When your pap smear comes back normal, does that mean that your cervix is healthy?

When the pap smear is sent to the lab, the pathologist designates a diagnosis to the smear. The system currently used in the United States is known as the “Bethesda” system.

  1. No Pathologic Change. (normal)
  2. Inflammation (Signs consistent with an infection)
  3. Atypical Squamous Cells of Undetermined Significance (ASCUS)
    1. Some squamous cells are present which aren’t normal, but they may be due to inflammation (95-98%) or pre-malignant change (2-5%)
  4. Atypical Squamous Cells of Undetermined Significance (ASCUS)
    1. Some glandular cells are present which aren’t normal but they may be due to inflammation (80-85%) or pre-malignant change (10-15%)
  5. Low Grade Squamous Intraepithelial Lesion (LGSIL) (Some squamous cells are present which may come from an early pre-malignant lesion)
  6. High Grade Squamous Intraepithelial Lesion(HGSIL) (Some squamous cells are present which may come from an advanced pre-malignant lesion)
  7. Malignant cells are present. (Malignant squamous or glandular cells are present which may come from a cancer)

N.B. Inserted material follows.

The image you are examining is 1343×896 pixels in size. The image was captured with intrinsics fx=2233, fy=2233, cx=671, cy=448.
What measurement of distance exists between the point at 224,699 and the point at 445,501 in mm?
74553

Of note, when results from #2 come back, inflammation, the results are still considered “normal” and no further evaluation is required. When #3 or 4 come back, a colposcopy with biopsy is applied. If they find “no pathologic change” (see #1) then they chalk the problem up to inflammation and let the patient resume regular annual pap smears.

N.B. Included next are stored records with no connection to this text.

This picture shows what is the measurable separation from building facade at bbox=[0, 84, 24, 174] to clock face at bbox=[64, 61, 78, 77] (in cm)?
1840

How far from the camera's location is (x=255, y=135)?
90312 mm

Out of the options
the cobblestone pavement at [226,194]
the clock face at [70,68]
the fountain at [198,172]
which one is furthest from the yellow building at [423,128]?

Inflammation is considered “normal”?

A quick google search defines inflammation as “a localized physical condition in which part of the body becomes reddened, swollen, hot, and often painful, especially as a reaction to injury or infection.”  In recent years more and more information has become available about the effects of chronic inflammation, and how it affects the body, from arthritis, to asthma, and Crohn’s disease. The Wall Street Journal even reported that chronic inflammation has been linked to heart disease, diabetes, Alzheimer’s, stroke and cancer.

Even more recently, scientists have been able to correlate depression and other mood disorders to inflammation. So, why is chronic cervical inflammation supposedly “normal?”

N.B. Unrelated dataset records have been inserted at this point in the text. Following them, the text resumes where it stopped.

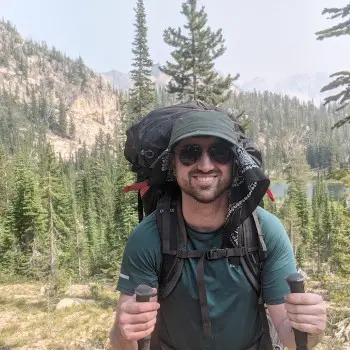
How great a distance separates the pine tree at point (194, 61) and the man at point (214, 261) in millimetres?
17210

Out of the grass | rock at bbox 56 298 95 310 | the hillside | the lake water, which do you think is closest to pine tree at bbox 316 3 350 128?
the grass

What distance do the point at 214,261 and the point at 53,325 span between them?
1355cm

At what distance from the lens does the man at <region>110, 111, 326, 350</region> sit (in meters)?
2.44

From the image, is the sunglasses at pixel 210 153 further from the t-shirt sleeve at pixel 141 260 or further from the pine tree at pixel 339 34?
the pine tree at pixel 339 34

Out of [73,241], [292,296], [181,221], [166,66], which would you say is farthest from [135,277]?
[73,241]

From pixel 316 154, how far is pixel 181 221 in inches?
6723

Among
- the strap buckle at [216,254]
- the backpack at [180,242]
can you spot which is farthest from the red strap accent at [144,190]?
the strap buckle at [216,254]

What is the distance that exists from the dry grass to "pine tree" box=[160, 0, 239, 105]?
1199 centimetres

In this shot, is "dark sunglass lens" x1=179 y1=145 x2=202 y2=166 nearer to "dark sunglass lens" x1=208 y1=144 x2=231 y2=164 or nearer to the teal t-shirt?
"dark sunglass lens" x1=208 y1=144 x2=231 y2=164

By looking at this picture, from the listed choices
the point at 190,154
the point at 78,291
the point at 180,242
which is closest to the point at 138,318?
the point at 180,242

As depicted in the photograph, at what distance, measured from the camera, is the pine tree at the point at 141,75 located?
78.1 ft

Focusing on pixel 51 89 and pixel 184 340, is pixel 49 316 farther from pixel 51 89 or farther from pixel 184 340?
pixel 51 89

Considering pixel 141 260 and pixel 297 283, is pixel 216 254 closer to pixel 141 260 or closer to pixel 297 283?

Simply put, because it’s so common. After giving birth, a woman’s cervix changes, it becomes damaged. The amount of damage varies from woman to woman, and also depends greatly on their labor experience. This “normal” damage leads to inflammation, a case where the body tries really hard to repair itself, but due to the extensive damage, it simply cannot fix itself. This inflammation turns chronic and leads to diseases that the scientific community as a whole has not yet recognized.

In June of this year (2015) the Open Journal of Obstetrics and Gynecology will publish an article about Dr. Lolas’ and his colleague, Dr. Juani Lafaja’s work on treating women with Chronic Cervicitis. The majority of these women suffer from severe Premenstrual Syndrome, more accurately known as Premenstrual Disphoric Disorder (PMDD.) This disorder affects women’s lives on a daily basis, and leads many to think of, and others to commit, suicide. Chronic Cervicitis should not be considered “normal” as the author of this article can attest. I, too, suffered from PMDD, but have since received treatment for Chronic Cervicitis, and can say that my PMDD is now in recession.

If you or a loved one is suffering from PMDD or any other severe menstrual issues, please share this article with your doctor.

See below for before, during and after treatment pictures of author’s own cervix.
cervix pre-treatment 1

Before treatment began, the cervix was red and inflamed. Blood vessels are clearly apparent.

cervix pre-treatment 5

Week 5 of treatment. The lower half of the cervix is pink with defined borders. The upper edge of the cervix is showing improvement.

cervix post-treatment

Cervix post-treatment. Upper and lower borders are clearly defined and entire cervix has a pink hue. Cervix no longer appears red and inflamed.